From an acting perspective, the movie was extremely well done. The characters were sharply and poignantly portrayed. It shared some similarities in that regard to Fargo.
In terms of the movie’s message, ostensibly that the world is going to hell in a hand basket (a point of view I’m not sure I disagree with), and that people holding on to the old values and social mores of decency and morality, are ill-equipped to deal with this new level of evil; I wonder.
Maybe that’s true. Tommy Lee Jone’s character, the small town Sheriff, seems to come to that conclusion in his closing soliloquy. It would appear that he is ready to “be done” and has come to the conclusion that the kind of world he has found himself in, is not one worth participating in.

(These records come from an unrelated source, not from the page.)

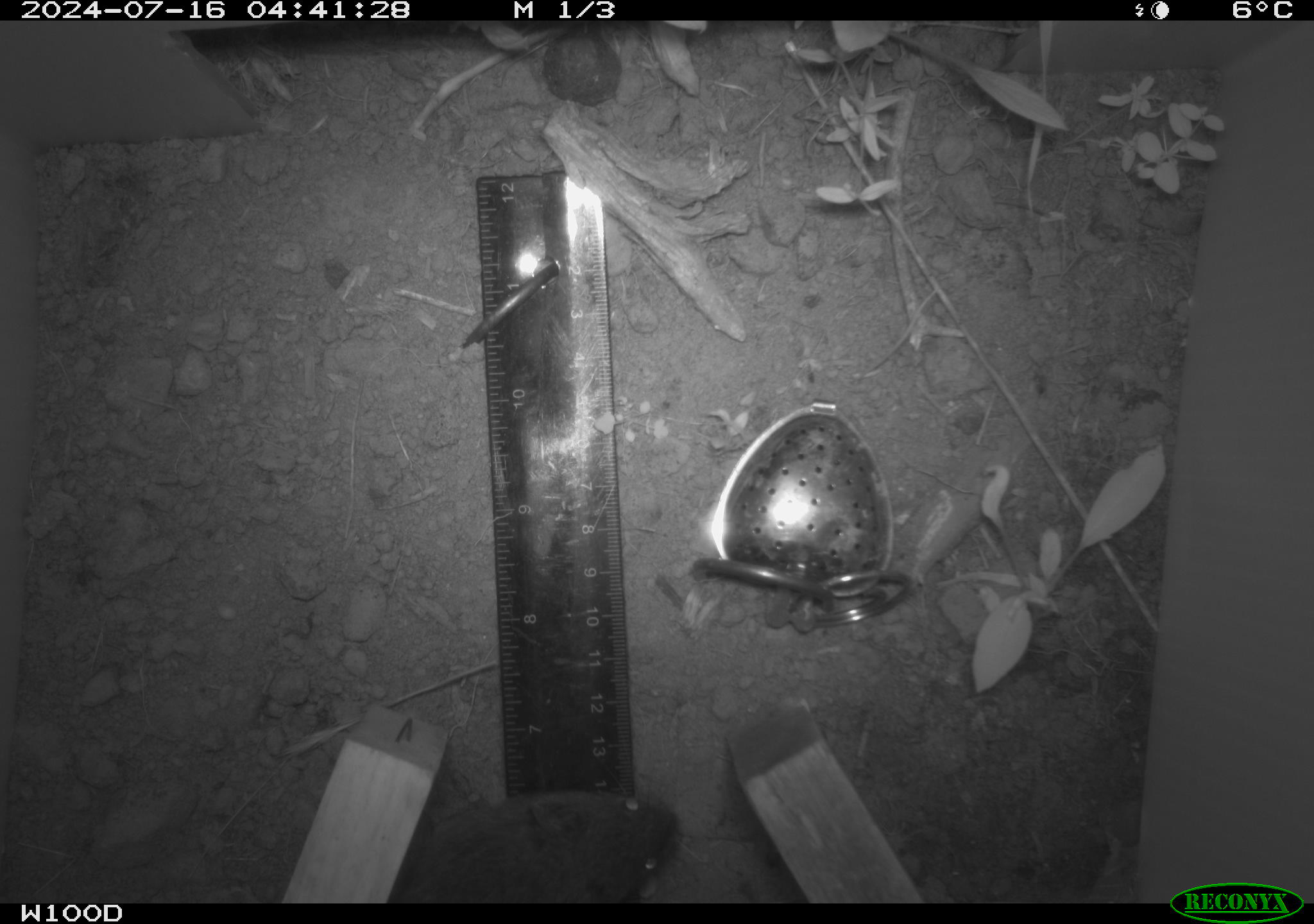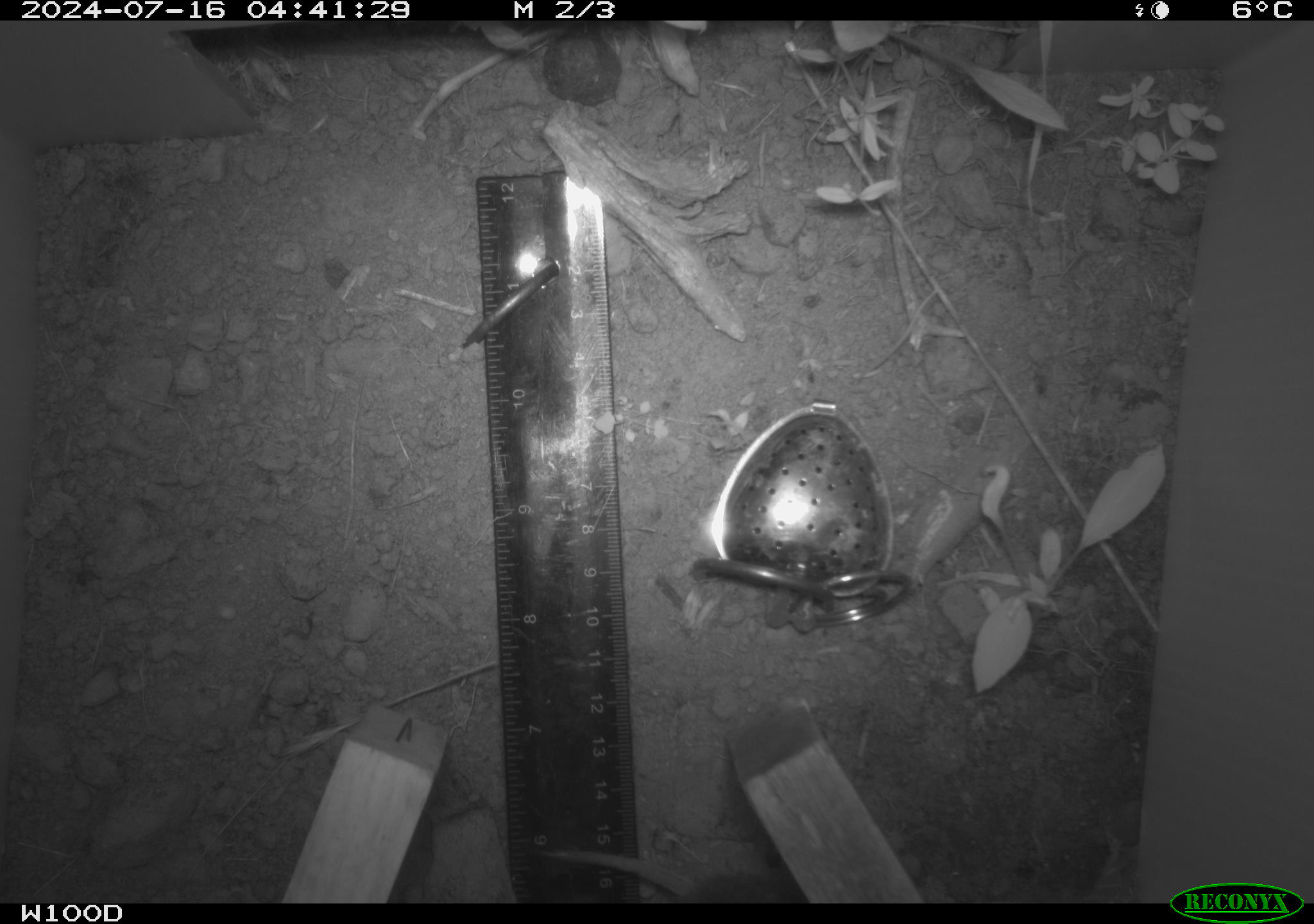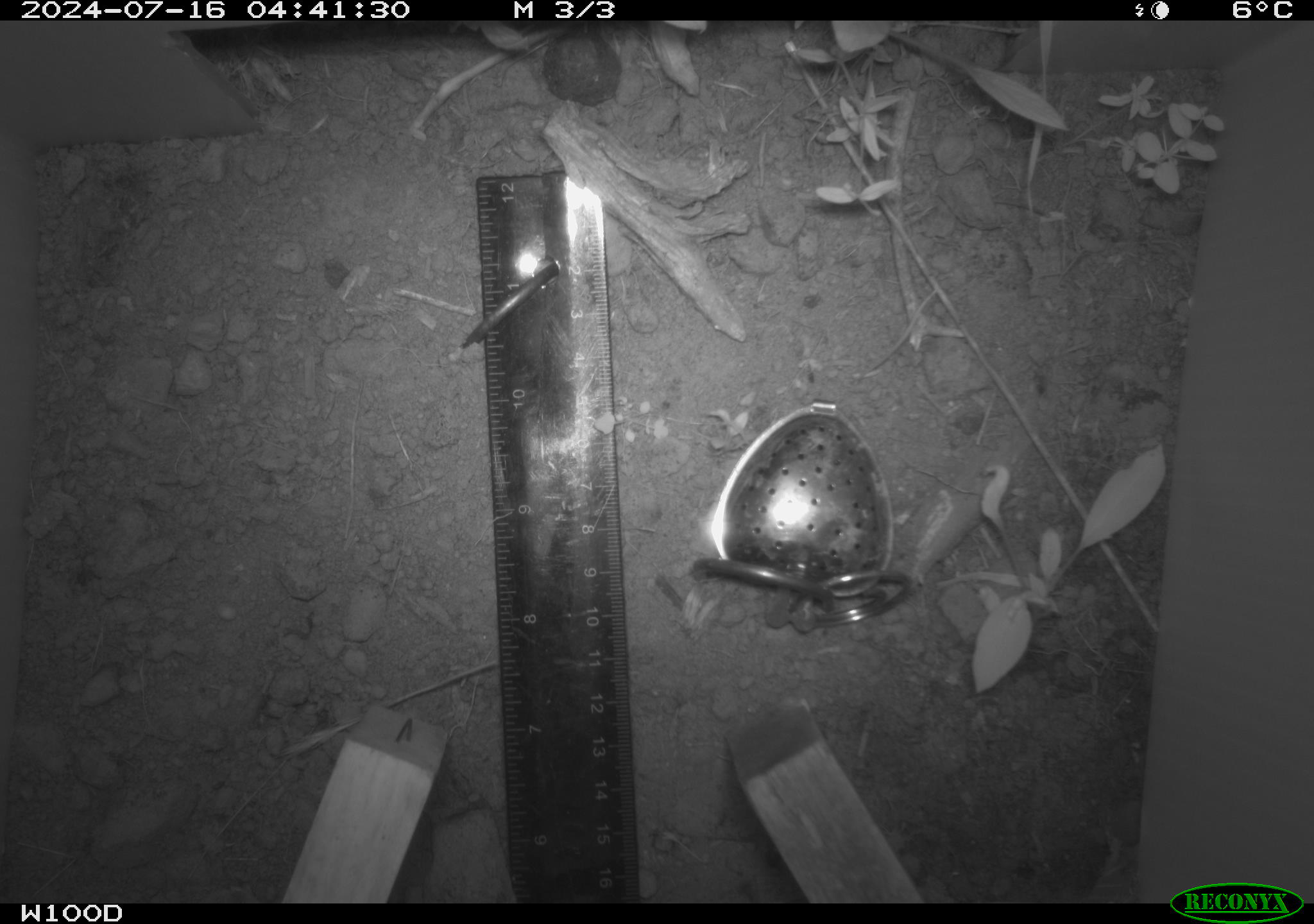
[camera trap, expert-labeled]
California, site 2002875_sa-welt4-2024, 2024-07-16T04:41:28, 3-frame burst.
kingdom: Animalia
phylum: Chordata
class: Mammalia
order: Rodentia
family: Cricetidae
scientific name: Arvicolinae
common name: voles, lemmings, and muskrats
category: arvicolinae subfamily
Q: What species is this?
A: Arvicolinae subfamily (voles, lemmings, and muskrats) (Arvicolinae).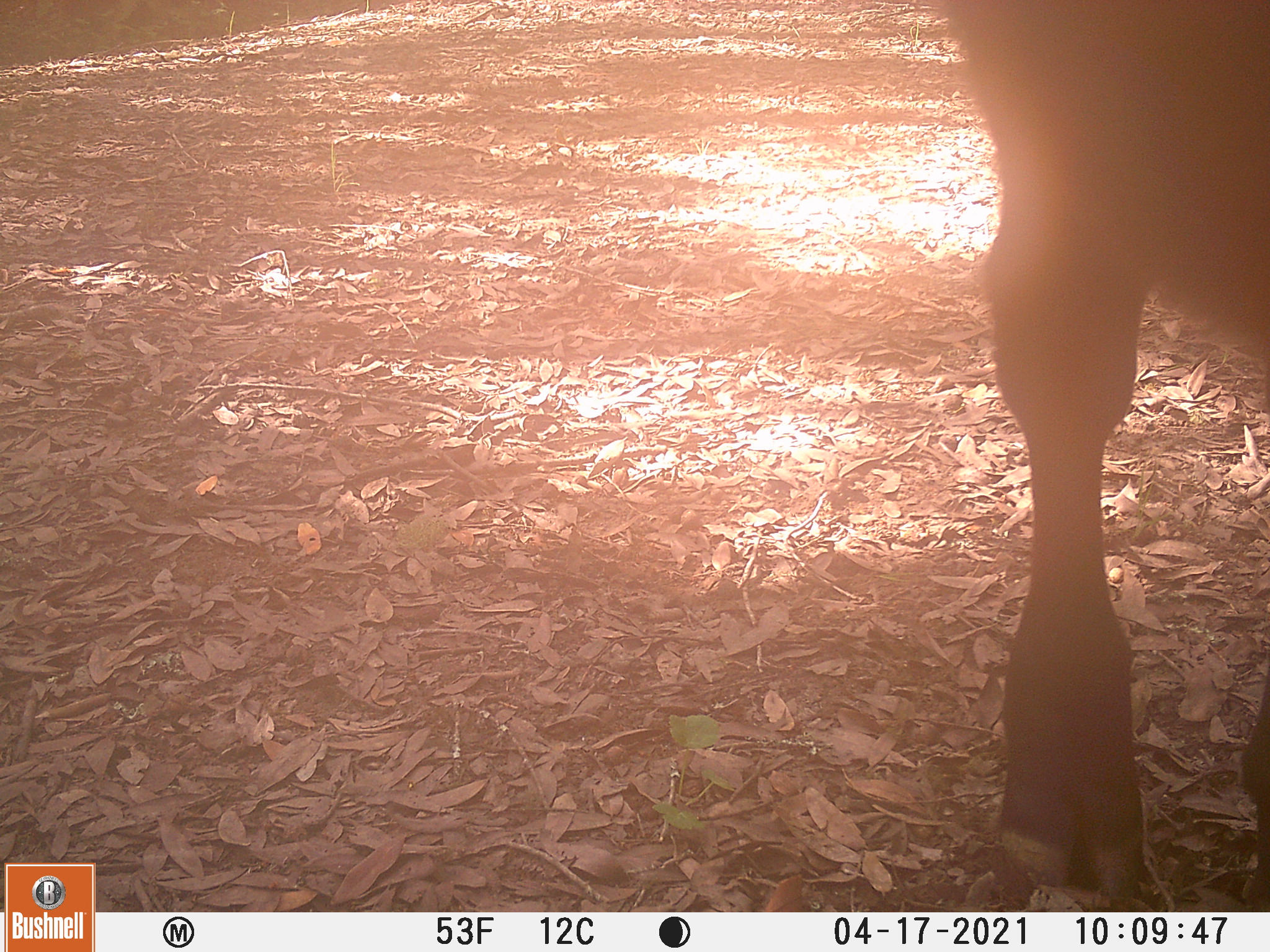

These are philosophical thoughts I found myself thinking upon reading Vince Flynn’s Extreme Measures. Is there a point at which descent to the level necessary to fight this kind of evil just becomes pointless in that it makes each side indistinguishable from the other? In other words, “What profit a man if he gain the whole world, but lose his own soul?” Or perhaps Nietzsche’s: “He who fights with monsters might take care lest he thereby become a monster. And if you gaze for long into an abyss, the abyss gazes also into you.”
So, from the aspect of making one think, the movie was a success.
From an entertainment perspective, it was a downer. Too much realism for me, I want to suspend disbelief but be aware that I am doing so. In this movie, there wasn’t so much to suspend disbelief of. I’d put this in the same category as “American History X”.
From a story-line and flow, my wife thought the movie was slow paced. I didn’t really notice that, but I found the end to be rather like a Neal Stephenson novel, abrupt. The viewer spends the entire movie focused on the LLewelyn Moss character and then he’s just … dead. You only see his body for a split second, you’re not quite sure it’s him, who killed him or what happened. Maybe that was the point, to emphasize that he never really had a chance, and it was never about him.
I doubt I’ll ever watch it again, but I’m still thinking about it.